Our capacity gauge shows 1000µF, indicating that this capacitor retains full capacity.
An exploded exterior reveals a broken capacitor. A lumpy top or even an opening at the predetermined breaking point are clear indicators that a capacitor is about to die, if it hasn't died already. From time to time, the rubber plug, closing the capacitor on the bottom, gets pushed out by gas pressure inside the body. It is especially difficult to detect broken capacitors, whose electrolyte drained over time and didn't leave any traces on the aluminum body. The dryer a capacitor, the less capacity it has to store electric charge. You definitely need a capacity gauge (see picture) to measure the capacitor. You can get these devices for less than $30. We use a Digitek DS-568F, which was sufficient for our purpose and at less than $40 it was affordable as well.
Welcome to the Emergency Room
We found a several year old board from MSI in our shelves. Defective capacitors are a problem with mobos from just about all manufacturers. So, please don't take our choice of product as an indictment of MSI. The motherboard just happened to be hanging around our lab, so we used it.

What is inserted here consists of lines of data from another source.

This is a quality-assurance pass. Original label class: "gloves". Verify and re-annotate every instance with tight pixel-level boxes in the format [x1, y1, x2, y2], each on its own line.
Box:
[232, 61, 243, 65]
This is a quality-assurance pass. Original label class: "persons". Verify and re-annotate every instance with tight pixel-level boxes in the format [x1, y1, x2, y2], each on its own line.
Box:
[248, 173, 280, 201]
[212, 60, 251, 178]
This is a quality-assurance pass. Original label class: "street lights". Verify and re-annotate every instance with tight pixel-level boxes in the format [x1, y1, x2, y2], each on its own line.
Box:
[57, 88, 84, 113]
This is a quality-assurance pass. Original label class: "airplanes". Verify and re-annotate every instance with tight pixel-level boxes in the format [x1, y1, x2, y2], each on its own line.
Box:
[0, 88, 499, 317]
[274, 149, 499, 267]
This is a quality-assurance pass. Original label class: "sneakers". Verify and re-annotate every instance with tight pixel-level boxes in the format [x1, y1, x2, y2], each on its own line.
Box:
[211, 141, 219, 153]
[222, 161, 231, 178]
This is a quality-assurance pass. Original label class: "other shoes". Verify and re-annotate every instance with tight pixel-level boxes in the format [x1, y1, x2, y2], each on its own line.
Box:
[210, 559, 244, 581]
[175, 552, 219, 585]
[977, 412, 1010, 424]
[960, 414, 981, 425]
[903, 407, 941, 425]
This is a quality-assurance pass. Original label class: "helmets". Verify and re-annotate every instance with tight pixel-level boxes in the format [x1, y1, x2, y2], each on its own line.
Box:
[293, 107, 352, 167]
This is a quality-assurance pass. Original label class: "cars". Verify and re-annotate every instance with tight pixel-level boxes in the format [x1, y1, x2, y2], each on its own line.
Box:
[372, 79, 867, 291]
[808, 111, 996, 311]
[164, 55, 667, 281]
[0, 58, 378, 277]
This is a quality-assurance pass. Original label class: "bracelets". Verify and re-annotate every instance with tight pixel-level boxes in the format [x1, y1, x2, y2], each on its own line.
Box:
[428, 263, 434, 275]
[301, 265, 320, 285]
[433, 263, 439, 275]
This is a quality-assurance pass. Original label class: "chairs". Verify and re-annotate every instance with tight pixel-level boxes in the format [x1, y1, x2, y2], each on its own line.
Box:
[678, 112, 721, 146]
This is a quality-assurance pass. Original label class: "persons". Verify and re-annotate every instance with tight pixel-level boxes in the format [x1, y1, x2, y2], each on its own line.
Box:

Due to its dual processor sockets, we believe that the K7Master is well suited to reanimation. Exchanging this motherboard for another would entail replacing the two processors as well as RAM (registered DDR memory in this case), which would be an economic nightmare.
We could not see if all capacitors had deteriorated. However since they were all of the same kind, we assumed that all of them needed replacement. So we began a search for 26 substitute capacitors with equal capacity.